En algunos vehículos el agua sale de las escobillas, el efecto es el mismo

Tráfico

Por qué no debemos usar los chorros de agua de los limpiaparabrisas cuando estamos circulando

Se trata de un gesto que aunque sea habitual no deja de ser muy incómodo para el resto de usuarios de las carretera y pueden llegar a sancionarnos

Tal y como dice el Reglamento General de Circulación, todos los coches están obligados a llevar escobillas en el parabrisas delantero y un sistema de agua para limpiarlo sobre la marcha.

Se trata de un sistema imprescindible cuando llueve por ejemplo, o si por algún motivo el parabrisas delantero se nos ensucia sobre la marcha.
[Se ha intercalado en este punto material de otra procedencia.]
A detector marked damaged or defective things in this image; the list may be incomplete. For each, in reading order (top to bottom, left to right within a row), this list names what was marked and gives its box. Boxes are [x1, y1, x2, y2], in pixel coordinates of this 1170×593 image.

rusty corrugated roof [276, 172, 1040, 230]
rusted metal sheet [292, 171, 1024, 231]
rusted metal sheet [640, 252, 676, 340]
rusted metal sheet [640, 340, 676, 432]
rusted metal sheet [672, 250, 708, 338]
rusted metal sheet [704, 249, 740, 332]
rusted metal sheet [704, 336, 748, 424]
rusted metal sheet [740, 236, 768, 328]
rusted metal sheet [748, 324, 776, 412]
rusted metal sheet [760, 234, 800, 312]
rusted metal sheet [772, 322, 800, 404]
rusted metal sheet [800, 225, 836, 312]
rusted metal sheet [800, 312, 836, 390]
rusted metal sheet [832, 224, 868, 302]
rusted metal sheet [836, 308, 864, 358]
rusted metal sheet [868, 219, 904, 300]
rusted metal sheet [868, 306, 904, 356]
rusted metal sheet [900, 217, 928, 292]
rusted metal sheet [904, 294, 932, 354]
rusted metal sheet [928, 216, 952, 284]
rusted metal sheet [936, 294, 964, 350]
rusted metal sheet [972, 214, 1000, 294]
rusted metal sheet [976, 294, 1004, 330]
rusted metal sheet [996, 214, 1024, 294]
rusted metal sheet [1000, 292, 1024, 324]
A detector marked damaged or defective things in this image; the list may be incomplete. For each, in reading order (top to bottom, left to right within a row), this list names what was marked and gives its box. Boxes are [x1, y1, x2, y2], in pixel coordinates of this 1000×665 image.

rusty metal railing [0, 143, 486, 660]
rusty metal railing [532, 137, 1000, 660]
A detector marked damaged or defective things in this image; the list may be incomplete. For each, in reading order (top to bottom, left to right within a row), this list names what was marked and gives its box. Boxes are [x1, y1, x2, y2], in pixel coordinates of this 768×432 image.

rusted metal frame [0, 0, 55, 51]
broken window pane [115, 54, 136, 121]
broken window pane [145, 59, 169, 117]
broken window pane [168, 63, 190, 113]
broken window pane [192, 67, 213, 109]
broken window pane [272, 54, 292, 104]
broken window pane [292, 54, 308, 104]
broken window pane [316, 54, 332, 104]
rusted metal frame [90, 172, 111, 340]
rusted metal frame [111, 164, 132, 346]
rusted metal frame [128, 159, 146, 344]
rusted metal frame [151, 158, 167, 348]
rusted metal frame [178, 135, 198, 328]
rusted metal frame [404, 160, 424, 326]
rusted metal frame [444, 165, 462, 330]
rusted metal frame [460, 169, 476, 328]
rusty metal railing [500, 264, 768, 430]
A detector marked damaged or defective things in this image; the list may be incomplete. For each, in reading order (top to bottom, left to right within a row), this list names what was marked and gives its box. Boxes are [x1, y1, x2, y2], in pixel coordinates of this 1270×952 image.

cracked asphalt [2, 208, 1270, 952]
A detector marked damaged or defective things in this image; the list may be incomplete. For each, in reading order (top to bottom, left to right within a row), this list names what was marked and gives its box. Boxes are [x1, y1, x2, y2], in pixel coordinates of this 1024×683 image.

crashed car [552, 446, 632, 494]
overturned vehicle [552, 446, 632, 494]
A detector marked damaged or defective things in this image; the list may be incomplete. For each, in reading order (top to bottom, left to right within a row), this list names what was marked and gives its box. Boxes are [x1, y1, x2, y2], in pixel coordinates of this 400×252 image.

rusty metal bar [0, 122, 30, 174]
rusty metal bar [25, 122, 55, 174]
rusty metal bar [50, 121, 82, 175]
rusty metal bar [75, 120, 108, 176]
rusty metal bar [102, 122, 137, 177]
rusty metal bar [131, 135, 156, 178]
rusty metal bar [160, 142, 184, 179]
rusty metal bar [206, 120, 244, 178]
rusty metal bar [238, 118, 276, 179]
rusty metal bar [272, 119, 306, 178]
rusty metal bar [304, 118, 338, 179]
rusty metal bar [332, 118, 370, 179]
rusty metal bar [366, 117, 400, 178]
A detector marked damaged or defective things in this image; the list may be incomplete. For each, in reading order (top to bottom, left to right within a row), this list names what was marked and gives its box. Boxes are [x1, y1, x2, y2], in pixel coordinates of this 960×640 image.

De hecho si un coche no cuenta con ello pueden sancionarnos con 200 euros y no pasará la ITV.

Más vale que funcione

Un sistema relativamente sencillo que tiene una parte oscura que no todos los conductores conocen, y es que es relativamente habitual que hagamos funcionar el chorro de agua sin ser conscientes de que estamos molestando al coche que viene detrás, pues con toda seguridad vamos a marcharle el parabrisas de agua. Ni que decir tiene lo que ocurre si el vehículo que nos sigue es una moto o una bicicleta.

Lo recomendable es cambiar las escobillas una vez al año

De hecho, algunos conductores suelen hacer funcionar el chorro de agua cuando el vehículo que circula detrás se acerca demasiado para molestarle o avisarle, según queramos verlo. Se trata de un ‘metodo’ muy poco recomendable de intentar que se aleje, pues este tipo de escaladas no suelen terminar bien.

Los agentes de tráfico podrían llegar a sancionarnos si detectan precisamente que estamos manchando al coche de atrás al hacer funcionar el limpiaparabrisas.

Así orientamos la salida de agua

Aunque muchos conductores no lo saben, el chorrillo de los limpiaparabrisas puede orientarse, y si apuntan demasiado alto directamente estamos mandando todo el agua al coche de detrás. Para ello no hará falta más que un alfiler o similar, pues se orientan metiendo la punta del alfiler por el orificio por el que sale el agua y moviéndolo hacia el lugar que queremos orientarlo. Un método que además permite destaponarlo en caso de que la suciedad o el polvo lo hayan obturado con el tiempo.